5 – Crimes À Rédea Solta (1986 ?), Nº6 Colecção Ulmeiro Policia, Editora Ulmeiro.
6 –Crimes No Espaço (1988), Nº8 Colecção Ulmeiro Policia, Editora Ulmeiro
7 – Rusty Brown Em Lisboa (1992), nº38 Colecção Bolso Noite, Europress. Sinopse CLICAR
8 – Rusty Brown E A Factura Da Máfia (1992), Nº39 Colecção Bolso Noite, Europress. Sinopse CLICAR
9 – Rusty Brown E Os Violadores De Túmulos (1994), Nº45 Colecção Bolso Noite, Europress. Sinopse CLICAR
10 – Rusty Brown E O Nariz de Toulouse Lautrec (1996), Nº48 Colecção Bolso Noite, Europress. Sinopse CLICAR
11 – O Caso Do Estrangulador Da Rua Da Betesga Visto Pelo Buraco Da Fechadura (2005), Hugin. Sinopse CLICAR
12 – Os Crimes Do Buraco Da Fechadura (2010), Colecção Círculo Negro, Editora Vega. Sinopse CLICAR





 
TEMA — INCRÍVEL REALIDADE — O HOMEM DUPLO
Por Hal Coope
Dentro de meia hora Fredy Ritchie, gangster de Los Angeles iria sentar-se na-cadeira eléctrica.

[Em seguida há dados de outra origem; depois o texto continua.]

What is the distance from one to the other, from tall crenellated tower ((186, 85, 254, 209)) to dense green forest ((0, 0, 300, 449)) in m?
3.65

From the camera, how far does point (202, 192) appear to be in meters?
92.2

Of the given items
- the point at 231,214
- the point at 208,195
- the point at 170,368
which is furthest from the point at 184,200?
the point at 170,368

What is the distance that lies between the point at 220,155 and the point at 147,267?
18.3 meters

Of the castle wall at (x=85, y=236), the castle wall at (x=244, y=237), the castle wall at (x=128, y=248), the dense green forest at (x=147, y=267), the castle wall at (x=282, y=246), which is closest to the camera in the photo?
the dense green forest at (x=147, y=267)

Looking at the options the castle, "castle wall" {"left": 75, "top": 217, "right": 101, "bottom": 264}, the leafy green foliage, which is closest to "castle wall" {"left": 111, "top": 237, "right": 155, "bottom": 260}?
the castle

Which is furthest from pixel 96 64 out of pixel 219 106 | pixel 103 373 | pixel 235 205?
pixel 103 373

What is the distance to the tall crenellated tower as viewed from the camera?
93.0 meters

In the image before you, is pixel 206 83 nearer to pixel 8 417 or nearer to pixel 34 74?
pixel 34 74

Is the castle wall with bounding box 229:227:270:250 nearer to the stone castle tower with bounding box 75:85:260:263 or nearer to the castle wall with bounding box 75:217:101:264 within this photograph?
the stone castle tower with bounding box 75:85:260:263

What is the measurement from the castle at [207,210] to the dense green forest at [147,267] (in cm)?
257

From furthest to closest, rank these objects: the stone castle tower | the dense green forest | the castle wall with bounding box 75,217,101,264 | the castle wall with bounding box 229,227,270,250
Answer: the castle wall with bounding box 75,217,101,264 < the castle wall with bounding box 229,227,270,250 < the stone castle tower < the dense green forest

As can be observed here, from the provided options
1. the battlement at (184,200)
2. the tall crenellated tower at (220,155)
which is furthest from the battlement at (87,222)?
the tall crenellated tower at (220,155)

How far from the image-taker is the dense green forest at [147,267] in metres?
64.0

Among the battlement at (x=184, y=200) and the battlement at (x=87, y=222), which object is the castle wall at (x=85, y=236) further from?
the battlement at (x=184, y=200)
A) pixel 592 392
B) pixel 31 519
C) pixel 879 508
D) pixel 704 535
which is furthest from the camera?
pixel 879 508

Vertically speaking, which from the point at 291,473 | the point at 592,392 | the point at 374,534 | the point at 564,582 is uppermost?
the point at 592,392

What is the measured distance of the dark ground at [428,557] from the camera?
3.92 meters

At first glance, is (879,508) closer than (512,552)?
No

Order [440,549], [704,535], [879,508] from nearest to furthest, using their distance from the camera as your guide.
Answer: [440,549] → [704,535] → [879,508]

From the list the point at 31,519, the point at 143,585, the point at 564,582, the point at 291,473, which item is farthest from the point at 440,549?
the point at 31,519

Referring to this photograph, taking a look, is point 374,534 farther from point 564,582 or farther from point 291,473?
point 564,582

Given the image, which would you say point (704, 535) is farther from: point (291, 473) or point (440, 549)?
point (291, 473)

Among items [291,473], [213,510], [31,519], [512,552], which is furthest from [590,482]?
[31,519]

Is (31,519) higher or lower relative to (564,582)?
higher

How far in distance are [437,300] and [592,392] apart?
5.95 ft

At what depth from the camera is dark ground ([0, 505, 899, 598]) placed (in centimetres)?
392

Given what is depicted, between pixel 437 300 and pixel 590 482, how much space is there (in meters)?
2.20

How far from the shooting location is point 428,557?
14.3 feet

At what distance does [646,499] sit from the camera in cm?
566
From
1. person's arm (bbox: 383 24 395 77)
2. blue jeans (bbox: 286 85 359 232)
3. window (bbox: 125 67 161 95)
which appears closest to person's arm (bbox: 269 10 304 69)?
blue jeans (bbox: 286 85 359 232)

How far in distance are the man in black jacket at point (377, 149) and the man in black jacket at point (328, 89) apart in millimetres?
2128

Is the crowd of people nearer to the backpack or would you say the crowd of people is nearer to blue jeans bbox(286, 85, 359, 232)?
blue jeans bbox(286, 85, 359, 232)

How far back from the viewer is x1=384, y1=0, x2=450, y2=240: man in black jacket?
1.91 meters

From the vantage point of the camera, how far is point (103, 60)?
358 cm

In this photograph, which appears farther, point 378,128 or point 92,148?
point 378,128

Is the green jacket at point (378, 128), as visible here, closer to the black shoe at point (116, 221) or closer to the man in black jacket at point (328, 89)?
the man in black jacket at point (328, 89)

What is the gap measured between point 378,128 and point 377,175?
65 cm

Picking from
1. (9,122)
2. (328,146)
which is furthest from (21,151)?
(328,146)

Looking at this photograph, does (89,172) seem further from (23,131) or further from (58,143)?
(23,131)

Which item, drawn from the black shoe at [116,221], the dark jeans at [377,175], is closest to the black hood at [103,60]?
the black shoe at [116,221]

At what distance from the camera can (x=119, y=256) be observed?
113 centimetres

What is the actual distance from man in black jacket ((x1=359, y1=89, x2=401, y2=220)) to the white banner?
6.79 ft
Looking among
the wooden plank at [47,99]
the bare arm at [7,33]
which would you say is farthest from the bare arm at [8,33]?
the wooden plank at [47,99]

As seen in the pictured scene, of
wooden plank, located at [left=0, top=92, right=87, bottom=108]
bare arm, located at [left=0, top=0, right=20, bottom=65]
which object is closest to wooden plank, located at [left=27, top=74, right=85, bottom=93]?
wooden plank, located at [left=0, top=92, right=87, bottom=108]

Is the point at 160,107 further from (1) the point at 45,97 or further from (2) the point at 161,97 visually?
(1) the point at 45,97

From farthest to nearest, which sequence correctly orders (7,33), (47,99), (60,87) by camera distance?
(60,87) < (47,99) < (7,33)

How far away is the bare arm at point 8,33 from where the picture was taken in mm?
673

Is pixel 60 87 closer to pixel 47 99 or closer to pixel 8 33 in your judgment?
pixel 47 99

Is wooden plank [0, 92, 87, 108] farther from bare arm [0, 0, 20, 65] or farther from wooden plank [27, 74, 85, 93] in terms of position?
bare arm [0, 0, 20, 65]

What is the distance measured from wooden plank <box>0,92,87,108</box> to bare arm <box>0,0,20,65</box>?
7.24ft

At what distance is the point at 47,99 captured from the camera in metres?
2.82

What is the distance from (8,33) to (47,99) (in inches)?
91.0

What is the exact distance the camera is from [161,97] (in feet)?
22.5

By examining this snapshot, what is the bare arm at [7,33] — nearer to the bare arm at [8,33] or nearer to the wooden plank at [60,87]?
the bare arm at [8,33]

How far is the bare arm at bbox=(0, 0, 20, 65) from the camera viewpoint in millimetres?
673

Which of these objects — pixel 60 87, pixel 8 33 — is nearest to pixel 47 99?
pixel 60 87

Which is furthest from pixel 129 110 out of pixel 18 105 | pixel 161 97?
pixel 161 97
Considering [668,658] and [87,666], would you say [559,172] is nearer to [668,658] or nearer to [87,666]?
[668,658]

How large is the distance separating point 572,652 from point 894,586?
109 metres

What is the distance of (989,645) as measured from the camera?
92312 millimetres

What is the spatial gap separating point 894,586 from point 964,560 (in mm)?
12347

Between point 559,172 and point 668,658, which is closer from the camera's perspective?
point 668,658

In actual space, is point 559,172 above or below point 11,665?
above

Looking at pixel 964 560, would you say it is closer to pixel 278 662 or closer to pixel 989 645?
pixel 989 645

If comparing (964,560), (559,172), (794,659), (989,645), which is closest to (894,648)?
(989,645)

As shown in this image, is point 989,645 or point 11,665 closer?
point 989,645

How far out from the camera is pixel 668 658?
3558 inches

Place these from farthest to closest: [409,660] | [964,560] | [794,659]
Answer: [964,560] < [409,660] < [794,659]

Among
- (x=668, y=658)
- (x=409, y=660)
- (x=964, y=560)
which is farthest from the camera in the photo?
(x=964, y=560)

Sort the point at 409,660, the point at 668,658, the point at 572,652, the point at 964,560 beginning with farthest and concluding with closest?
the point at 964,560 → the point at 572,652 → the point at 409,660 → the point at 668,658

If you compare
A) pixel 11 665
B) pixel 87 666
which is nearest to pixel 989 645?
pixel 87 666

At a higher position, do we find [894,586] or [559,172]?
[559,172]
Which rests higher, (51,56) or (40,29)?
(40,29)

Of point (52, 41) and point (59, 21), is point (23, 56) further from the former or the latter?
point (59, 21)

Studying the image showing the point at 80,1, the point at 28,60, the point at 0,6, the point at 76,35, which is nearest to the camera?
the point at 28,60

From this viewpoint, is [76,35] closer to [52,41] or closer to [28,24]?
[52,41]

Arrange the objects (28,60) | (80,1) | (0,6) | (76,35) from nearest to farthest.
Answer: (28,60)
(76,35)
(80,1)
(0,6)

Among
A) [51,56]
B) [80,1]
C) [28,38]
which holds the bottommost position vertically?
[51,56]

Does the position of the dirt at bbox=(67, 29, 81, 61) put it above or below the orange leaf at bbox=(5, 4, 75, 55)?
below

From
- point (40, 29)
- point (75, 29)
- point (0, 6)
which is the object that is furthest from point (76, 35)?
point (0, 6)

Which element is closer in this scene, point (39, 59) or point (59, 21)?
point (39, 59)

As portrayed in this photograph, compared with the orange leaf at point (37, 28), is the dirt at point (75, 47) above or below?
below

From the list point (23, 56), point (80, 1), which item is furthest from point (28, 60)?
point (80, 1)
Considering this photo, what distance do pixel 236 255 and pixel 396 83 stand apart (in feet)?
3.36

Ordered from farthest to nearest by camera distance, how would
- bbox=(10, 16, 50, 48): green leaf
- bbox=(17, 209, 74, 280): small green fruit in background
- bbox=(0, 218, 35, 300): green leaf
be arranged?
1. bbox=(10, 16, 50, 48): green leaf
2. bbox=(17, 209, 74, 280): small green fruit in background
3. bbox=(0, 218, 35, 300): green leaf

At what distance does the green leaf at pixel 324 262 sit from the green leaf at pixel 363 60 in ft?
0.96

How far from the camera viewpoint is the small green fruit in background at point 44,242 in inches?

A chuva batia contra os muros cinzentos da penitenciária de San Quentin. Caíra sobre São Francisco uma daquelas espantosas borrascas da região. O ar estava frio e húmido. Os guardas da prisão, envoltos em impermeáveis, mergulhavam Os pés nas poças. Dentro da prisão fazia calor.
Perto da sala de execuções, um grupo de jornalistas, numa sala reservada Imprensa, aguardava o desfecho da execução. Harry Thompson, famoso repórter do crime de um jornal de Los Angeles dizia:
— Preparem-se para uma grande bronca. Algum de vocês viu Fredy Ritchie desde que o prenderam por causa desse crime? E antes disso?
Sem esperar pela resposta, Thompson continuou:
— Pois eu vi. Conheci Fredy, há oito anos, quando assumiu a chefia da quadrilha. Eu estava no começo de carreira e ele simpatizou comigo. Deu-me algumas notícias em primeira mão e concedeu-me uma entrevista explicando como conseguira penetrar no mundo do crime em Nova York, vindo depois para o oeste, onde tomou conta das máquinas de jogo, que nós conhecemos por caça-níqueis. Se não fosse o seu auxílio eu não seria, hoje, um jornalista conhecido.
Os olhos escuros e profundos de Thompson faiscavam. Fez uma pausa e declarou sensacionalmente:
— Pois o homem que está lá dentro na cela e que todos acabámos de ver, não é Fredy Ritchie. Deve ser vítima de um erro da identificação. Já aconteceu isso algumas vezes.
As palavras de Harry Thompson caíram como uma bomba na sala de Imprensa. Todos os repórteres falavam ao mesmo tampo. Por fim, um deles disse:
— Você está louco, Harry? Mas então onde está Ritchie? E as testemunhas que o identificaram? Duas reconheceram-no pela voz. Decerto que é uma prova circunstancial e precária, mas… pense no álibi que ele arranjou. Disse que estava fora do passeio quando Wally Hooper foi assassinado. É verdade que a polícia nunca tinha prendido Ritchie e por isso não havia nos seus arquivos as impressões digitais. Mas veio o julgamento e o júri não teve dúvidas em declarar Ritchie culpado por assassínio de Hooper e, por isso, vai ser executado.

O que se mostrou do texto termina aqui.